_LISTA DE DADOS:_
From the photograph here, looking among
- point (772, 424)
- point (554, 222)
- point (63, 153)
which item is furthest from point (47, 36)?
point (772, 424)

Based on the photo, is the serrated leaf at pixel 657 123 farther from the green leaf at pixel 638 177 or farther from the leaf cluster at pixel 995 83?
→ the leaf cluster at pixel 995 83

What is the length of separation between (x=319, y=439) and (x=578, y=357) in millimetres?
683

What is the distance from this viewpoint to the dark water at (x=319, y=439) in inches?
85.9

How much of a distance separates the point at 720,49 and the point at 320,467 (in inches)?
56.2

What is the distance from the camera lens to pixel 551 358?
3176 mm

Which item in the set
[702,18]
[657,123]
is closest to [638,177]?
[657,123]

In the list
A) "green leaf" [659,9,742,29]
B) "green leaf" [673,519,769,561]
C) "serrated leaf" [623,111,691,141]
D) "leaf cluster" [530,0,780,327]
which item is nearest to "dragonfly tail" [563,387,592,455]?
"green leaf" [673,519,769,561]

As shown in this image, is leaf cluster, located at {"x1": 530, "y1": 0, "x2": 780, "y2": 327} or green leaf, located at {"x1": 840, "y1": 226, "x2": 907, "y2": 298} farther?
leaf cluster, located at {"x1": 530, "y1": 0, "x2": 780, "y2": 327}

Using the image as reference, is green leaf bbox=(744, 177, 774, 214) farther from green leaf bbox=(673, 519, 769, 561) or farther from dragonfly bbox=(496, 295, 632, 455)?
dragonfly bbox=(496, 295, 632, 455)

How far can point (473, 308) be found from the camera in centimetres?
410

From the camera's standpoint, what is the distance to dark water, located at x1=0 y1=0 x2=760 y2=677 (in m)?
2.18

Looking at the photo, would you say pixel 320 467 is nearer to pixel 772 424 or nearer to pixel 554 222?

_O QUE FAZER:_ Transcreva sem nenhuma alteração as linhas dos dados acima, começando pela linha que contém "From the camera's" e seguindo até o final dos dados, com as duas extremidades incluídas.

_RESPOSTA:_
From the camera's standpoint, what is the distance to dark water, located at x1=0 y1=0 x2=760 y2=677 (in m)?
2.18

Looking at the photo, would you say pixel 320 467 is nearer to pixel 772 424 or nearer to pixel 554 222?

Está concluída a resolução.